• _Goal of the exercise_
Locate every line in the entries below that contains the word "wooden", and copy each such line.

[Excerpts from spatial question data]
————

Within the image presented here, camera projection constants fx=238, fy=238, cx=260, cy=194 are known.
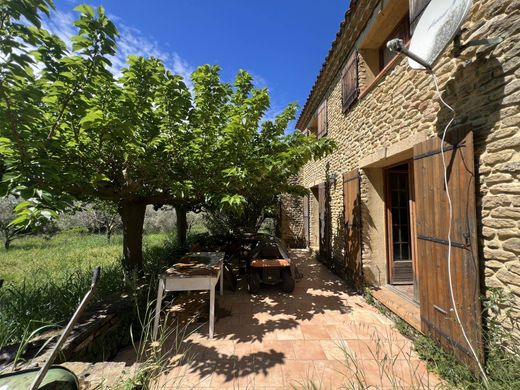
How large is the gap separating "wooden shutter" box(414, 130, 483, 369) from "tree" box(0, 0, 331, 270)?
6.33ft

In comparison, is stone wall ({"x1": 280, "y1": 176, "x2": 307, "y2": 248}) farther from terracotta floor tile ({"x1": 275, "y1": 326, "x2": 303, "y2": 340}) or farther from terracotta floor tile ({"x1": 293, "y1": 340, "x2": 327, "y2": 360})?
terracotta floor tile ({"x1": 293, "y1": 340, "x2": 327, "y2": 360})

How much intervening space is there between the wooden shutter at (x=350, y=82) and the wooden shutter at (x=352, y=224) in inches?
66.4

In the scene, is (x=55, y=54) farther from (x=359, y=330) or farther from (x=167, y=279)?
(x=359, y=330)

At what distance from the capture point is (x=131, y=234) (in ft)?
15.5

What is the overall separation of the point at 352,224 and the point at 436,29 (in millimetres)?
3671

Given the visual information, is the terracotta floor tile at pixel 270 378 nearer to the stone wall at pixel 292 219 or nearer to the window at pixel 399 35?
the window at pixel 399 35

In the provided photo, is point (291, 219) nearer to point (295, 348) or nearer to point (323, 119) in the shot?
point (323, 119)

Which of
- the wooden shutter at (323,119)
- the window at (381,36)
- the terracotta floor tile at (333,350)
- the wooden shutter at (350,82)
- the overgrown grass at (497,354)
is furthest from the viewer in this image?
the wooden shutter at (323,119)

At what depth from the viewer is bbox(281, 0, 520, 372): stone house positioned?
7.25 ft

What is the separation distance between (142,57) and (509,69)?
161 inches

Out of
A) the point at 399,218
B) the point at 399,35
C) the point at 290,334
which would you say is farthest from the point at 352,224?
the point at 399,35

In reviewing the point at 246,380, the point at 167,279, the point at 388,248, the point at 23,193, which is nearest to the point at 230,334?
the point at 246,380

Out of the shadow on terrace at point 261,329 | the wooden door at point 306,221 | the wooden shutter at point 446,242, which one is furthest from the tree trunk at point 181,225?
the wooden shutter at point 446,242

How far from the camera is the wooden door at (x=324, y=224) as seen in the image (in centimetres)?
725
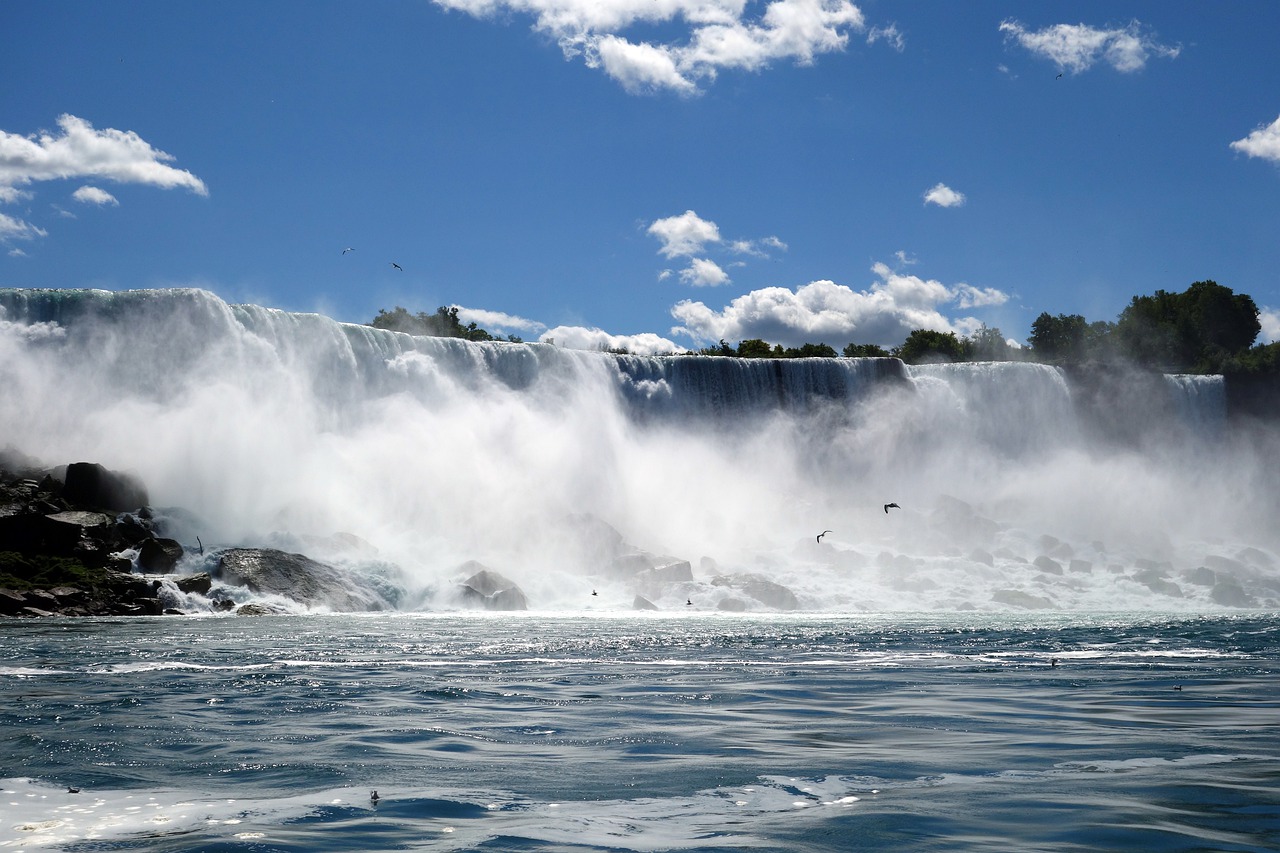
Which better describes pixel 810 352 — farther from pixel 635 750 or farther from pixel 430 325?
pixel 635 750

————

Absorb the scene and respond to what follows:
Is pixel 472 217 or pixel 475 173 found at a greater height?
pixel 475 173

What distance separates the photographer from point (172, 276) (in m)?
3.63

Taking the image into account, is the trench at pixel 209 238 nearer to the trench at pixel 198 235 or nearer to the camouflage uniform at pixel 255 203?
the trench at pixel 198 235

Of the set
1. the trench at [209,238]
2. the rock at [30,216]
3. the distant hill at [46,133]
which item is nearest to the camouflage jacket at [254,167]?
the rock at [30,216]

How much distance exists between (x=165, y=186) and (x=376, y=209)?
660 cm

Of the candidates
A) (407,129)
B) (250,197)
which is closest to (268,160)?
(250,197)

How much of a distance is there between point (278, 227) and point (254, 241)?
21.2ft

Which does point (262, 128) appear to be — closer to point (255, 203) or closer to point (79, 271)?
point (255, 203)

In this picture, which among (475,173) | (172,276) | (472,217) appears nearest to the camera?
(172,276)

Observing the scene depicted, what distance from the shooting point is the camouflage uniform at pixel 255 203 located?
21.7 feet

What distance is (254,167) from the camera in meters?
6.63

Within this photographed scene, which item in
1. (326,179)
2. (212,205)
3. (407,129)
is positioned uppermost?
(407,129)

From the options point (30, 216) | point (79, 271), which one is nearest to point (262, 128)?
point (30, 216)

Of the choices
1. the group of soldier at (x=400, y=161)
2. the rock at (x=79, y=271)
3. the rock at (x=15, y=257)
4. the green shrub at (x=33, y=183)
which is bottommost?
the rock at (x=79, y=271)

————

• _Task output_
How large is the gap separating "wooden shutter" box(414, 130, 483, 369) from "tree" box(0, 0, 331, 270)?
How much intervening space is there between the wooden shutter at (x=350, y=82) and the wooden shutter at (x=352, y=224) in inches?
- the wooden shutter at (323,119)
- the wooden shutter at (350,82)
the wooden shutter at (323,119)
Out of the shadow on terrace at point 261,329 | the wooden door at point 306,221 | the wooden shutter at point 446,242, which one is furthest from the tree trunk at point 181,225?
the wooden shutter at point 446,242
How far from the camera is the wooden door at (x=324, y=224) as seen in the image (in centimetres)?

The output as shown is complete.